Silvio Santos’ program continues to exist today, but at 92 its creator no longer presents it. “Today Silvio is at home. To record a one-hour program, he arrives at 10 in the morning and stays until three in the afternoon, he is very meticulous, and that, for a 92-year-old man, is very exhausting.”

“After the Covid, which he had twice, there is a very big concern for the family, he has skin cancer, a melanoma. Silvio goes to the program when he wants. Today Patricia, one of his six daughters, presents it.”

There is another parallel with Bolsonaro. Like the former president, Santos identifies his children by numerical succession. And that’s a lot of numbers, since he has six daughters.

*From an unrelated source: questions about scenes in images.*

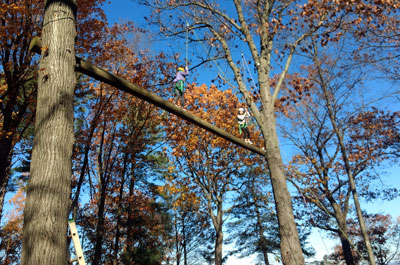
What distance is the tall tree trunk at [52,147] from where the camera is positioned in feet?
7.54

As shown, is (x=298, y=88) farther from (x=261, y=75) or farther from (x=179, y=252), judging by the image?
(x=179, y=252)

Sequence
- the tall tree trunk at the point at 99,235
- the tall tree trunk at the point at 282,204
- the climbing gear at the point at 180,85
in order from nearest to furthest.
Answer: the tall tree trunk at the point at 282,204, the climbing gear at the point at 180,85, the tall tree trunk at the point at 99,235

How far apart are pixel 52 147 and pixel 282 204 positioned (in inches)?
169

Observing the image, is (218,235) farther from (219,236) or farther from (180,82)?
(180,82)

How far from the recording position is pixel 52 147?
263 centimetres

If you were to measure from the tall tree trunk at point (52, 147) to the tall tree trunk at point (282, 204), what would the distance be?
12.8 ft

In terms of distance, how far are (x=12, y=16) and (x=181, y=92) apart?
6.20 m

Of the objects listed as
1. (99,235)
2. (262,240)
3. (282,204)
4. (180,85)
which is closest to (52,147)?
(282,204)

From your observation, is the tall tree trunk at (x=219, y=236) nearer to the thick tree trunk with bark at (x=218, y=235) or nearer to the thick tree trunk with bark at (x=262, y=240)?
the thick tree trunk with bark at (x=218, y=235)

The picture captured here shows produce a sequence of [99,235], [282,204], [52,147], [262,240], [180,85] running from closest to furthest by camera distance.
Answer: [52,147] → [282,204] → [180,85] → [99,235] → [262,240]

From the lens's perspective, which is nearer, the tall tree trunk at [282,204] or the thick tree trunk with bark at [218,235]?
the tall tree trunk at [282,204]

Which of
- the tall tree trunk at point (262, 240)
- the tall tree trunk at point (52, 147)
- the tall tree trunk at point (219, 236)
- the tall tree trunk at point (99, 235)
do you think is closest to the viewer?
the tall tree trunk at point (52, 147)

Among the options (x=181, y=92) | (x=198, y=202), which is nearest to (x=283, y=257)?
(x=181, y=92)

Cynthia took control of the Silvio Santos theater; Silvia is the presenter of a children’s program; Daniela is director of the SBT; Patricia presents the Silvio Santos program every Sunday; Renata is the director of the Silvio Santos group; and Rebeca is a presenter. Rebeca’s husband is the soccer player Alexandre Pato, who was married to a daughter of… Berlusconi. He not in vain he played six seasons in Milan.

“Silvio is in the imagination of many people, yes, but today he is a meme. The pandemic put an end to his era,” says the former Santos collaborator. From his house, the veteran presenter is still aware of his business, although a new generation is shaping something to the astonishment in Brazil: they are young people who no longer know who he is, who Silvio Santos was.